The change in muscarinic receptor subtypes in different brain regions of rats treated with fluoxetine or propranolol in a model of post-traumatic stress disorder

Abstract

This study shows the possible contribution of muscarinic receptors in the pathophysiology of post-traumatic stress disorder. Sprague-Dawley rats of both sexes were exposed to dirty cat litter (trauma) for 10min and the protocol was repeated 1 week later with a trauma reminder (clean litter). The rats also received intraperitoneal fluoxetine (2.5, 5 or 10mg/kg/day), propranolol (10mg/kg/day) or saline for 7 days between two exposure sessions. Functional behavioral experiments were performed using elevated plus maze, following exposure to trauma reminder. Western blot analyses for M1, M2, M3, M4 and M5 receptor proteins were employed in the homogenates of the hippocampus, the frontal cortex and the amygdaloid complex. The anxiety indices increased from 0.63±0.02 to 0.89±0.04 in rats exposed to the trauma reminder. The freezing times were also recorded as 47±6 and 133±12s, in control and test animals respectively.
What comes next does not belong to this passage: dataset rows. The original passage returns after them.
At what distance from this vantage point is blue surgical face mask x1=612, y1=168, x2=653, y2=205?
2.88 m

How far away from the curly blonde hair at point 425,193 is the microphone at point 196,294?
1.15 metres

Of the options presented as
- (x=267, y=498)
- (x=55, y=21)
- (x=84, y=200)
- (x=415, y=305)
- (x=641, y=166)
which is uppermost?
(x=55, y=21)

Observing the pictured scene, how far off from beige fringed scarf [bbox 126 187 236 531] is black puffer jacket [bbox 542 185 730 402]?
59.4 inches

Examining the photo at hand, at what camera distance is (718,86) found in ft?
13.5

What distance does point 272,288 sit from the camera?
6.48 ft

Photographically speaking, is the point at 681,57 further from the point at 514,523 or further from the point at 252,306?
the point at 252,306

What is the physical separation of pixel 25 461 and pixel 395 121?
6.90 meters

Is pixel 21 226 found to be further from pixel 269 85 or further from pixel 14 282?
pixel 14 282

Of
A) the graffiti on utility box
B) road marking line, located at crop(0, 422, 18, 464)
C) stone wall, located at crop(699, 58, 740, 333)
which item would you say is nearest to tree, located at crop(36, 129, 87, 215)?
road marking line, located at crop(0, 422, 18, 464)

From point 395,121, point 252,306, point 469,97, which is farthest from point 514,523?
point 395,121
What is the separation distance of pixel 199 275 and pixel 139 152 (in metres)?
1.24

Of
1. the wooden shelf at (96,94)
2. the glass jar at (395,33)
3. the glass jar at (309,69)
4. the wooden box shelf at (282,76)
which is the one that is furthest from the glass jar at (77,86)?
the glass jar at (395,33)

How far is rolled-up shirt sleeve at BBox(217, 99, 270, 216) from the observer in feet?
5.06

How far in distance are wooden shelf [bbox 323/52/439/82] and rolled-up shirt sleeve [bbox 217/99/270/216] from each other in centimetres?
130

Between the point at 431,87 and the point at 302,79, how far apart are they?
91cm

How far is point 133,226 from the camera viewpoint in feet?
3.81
Fluoxetine or propranolol treatments restored the increases in the anxiety indices and the freezing times. Female rats had higher anxiety indices compared to males. Western blot data showed increases in M2 and M5 expression in the frontal cortex. Expression of M1 receptors increased and M4 subtype decreased in the hippocampus. In the amygdaloid complex of rats, we also detected a down-regulation of M4 receptors. Fluoxetine and propranolol only corrected the changes occurred in the frontal cortex. These results may imply that muscarinic receptors are involved in this experimental model of post-traumatic stress disorder.